• Stated problem: Rewrite only the rows from the line that has "How great a" through the line that has "2961 millimetres", requests included, shifting each distance figure in the answers up by 56.

• Information shown:
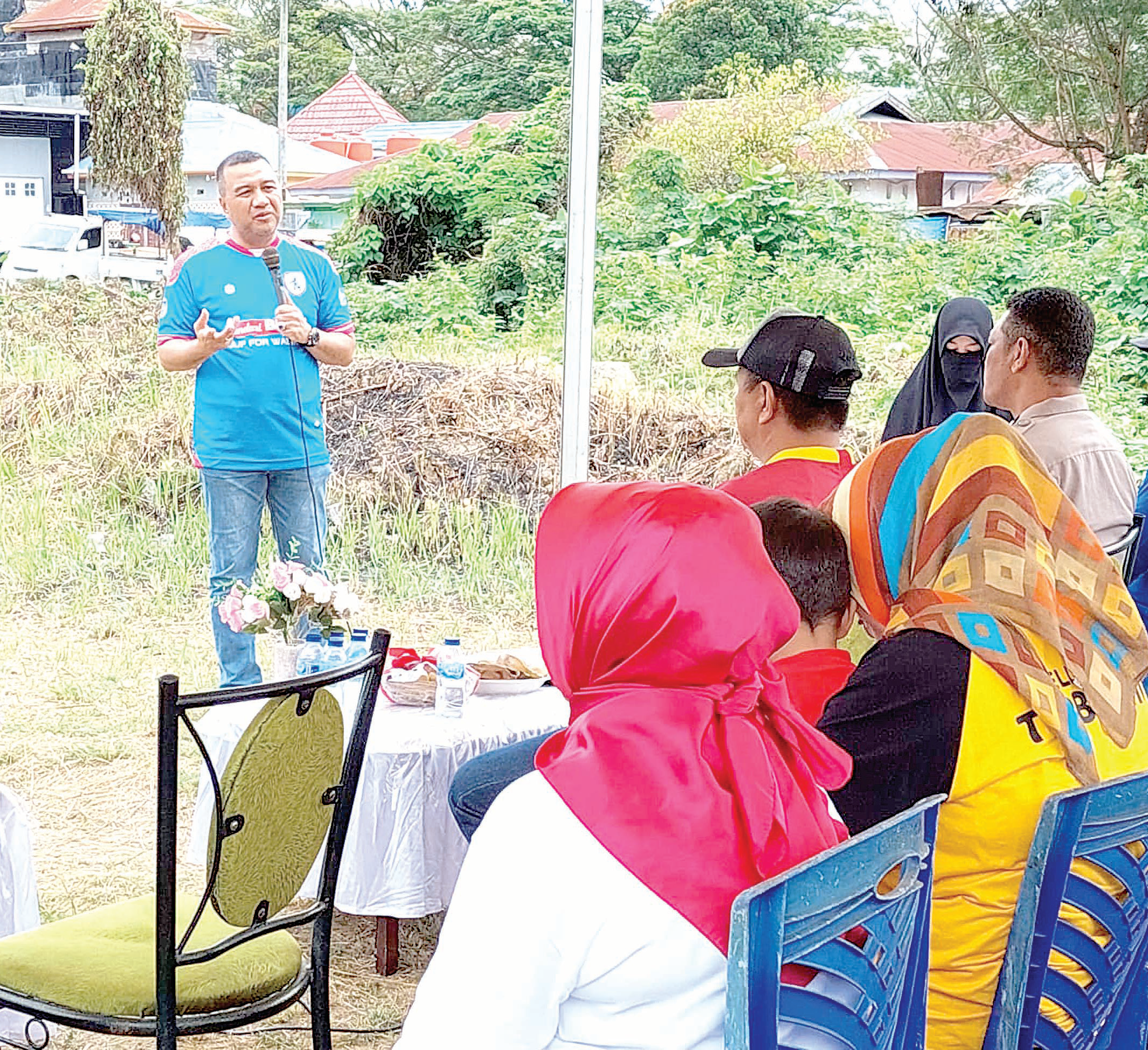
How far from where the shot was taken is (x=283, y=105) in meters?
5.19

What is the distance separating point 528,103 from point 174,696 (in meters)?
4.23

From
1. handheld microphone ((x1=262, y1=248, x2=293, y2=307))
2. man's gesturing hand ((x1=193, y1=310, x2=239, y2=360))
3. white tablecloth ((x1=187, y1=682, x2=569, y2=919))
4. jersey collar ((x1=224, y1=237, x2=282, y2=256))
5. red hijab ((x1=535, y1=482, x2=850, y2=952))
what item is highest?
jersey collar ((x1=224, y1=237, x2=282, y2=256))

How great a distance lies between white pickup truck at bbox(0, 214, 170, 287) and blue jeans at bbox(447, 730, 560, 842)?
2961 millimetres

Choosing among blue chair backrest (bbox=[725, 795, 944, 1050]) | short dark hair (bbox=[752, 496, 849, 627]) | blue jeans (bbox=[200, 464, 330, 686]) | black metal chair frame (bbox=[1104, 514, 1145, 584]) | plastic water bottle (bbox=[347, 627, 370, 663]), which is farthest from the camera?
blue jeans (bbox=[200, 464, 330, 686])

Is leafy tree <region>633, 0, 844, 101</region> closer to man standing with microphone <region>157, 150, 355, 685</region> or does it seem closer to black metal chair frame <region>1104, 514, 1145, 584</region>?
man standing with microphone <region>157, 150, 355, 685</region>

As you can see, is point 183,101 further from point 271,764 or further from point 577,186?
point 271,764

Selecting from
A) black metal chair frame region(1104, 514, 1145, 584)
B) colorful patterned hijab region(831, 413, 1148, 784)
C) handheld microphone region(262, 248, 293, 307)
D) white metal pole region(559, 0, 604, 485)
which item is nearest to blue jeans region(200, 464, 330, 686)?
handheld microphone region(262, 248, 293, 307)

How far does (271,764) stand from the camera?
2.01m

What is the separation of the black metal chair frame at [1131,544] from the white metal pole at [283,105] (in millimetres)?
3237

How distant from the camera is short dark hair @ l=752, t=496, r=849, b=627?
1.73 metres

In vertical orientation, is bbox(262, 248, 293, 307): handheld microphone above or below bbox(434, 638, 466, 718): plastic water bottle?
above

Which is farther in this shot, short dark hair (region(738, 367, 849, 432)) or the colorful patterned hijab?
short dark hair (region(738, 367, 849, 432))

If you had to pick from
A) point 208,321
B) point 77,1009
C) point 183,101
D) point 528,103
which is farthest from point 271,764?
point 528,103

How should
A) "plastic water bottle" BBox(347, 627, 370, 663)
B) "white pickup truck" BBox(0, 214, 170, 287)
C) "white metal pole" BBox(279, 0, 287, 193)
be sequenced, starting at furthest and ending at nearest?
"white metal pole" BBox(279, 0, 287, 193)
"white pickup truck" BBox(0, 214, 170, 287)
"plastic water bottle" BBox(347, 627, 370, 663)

• Task answer:
How great a distance lies between white pickup truck at bbox(0, 214, 170, 287) and blue jeans at bbox(447, 730, 560, 842)?
3017 millimetres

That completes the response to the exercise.